* [Tasks for this exercise]:
- a) From the text on health care in Ghunsa, reproduce the passage starting at "Our work with" and ending at "care particularly challenging.".
- b) According to the text on health care in Ghunsa, what share of gross domestic product does Nepal spend on health?

::: Text shown :::

Our work with the people of Ghunsa has identified the need to improve poor health care as a community priority. The resources of Nepal are thinly spread and the remote nature of the mountain communities make health care particularly challenging.
Nepal spends 5.3% of gross domestic product on health, about $64 per person, and has two doctors of modern medicine per 10,000 people (compared to one GP for every 500-1000 in Australia).
70% of all medical issues in Nepal are communicable diseases, i.e. infections. (In Australia about 80% is chronic diseases like hypertension, diabetes, smoking and alcohol related issues.) Nepalese children suffer in particular with perinatal conditions, acute respiratory illnesses, diarrhoea and measles. The elderly have TB at disproportionately high rates. Women have issues with childbirth, pregnancy and burns. Overall the health indicators are poor and life expectancy is just over 60. Infant mortality (death in first year of life) is about 65 per 1000, 12 times higher than in Australia.
Immunization rates in 2005 in Nepal were actually reasonably respectable (around 83-89% for Tuberculosis, Diphtheria, Tetanus and Whooping Cough, Measles and Polio). However average rates of 95% are required to eradicate these diseases. It is also likely that there is a sampling bias toward the populated areas of Nepal, and that more remote areas with difficult or intermittent access to health services the figures would be lower.
Only the most limited medical supplies, are currently available to the people in Ghunsa Village. Although a classroom was previously set up as a health centre, this is no longer in use, and the community has no modern health care available closer than several days walk.
HDFA aims to improve access to health care for the mountain people of the Himalayas, starting with the Ghunsa area, to improve reliability and access to immunisation, maternal and child health care, assistance for chronic and acute illness and injury, and medicines and medical supplies.

::: Source data :::

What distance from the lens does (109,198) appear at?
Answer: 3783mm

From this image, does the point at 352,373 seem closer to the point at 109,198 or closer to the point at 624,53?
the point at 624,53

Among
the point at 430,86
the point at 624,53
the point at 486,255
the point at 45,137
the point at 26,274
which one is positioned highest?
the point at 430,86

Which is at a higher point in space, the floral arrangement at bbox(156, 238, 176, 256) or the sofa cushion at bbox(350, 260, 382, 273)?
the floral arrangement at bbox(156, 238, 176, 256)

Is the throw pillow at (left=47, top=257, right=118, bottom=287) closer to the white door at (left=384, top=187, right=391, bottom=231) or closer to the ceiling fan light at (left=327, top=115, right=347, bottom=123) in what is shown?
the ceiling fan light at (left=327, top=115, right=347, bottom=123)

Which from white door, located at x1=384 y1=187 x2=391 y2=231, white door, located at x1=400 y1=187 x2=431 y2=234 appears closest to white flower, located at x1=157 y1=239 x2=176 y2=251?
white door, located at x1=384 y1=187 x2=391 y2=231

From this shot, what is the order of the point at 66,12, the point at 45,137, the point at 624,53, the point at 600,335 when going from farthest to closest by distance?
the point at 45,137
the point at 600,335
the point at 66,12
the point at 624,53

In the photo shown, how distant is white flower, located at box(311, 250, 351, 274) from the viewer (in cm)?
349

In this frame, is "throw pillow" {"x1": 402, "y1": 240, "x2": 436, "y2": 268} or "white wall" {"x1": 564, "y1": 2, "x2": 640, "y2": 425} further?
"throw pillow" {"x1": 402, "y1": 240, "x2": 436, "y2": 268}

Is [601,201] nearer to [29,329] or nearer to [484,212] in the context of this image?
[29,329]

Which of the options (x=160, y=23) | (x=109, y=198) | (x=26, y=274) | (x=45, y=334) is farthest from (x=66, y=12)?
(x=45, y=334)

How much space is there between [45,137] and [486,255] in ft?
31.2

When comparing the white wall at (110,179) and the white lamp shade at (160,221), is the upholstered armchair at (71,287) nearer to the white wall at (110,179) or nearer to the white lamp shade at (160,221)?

:::

* [Your written answers]:
- a)
Our work with the people of Ghunsa has identified the need to improve poor health care as a community priority. The resources of Nepal are thinly spread and the remote nature of the mountain communities make health care particularly challenging.

- b) 5.3%, about $64 per person.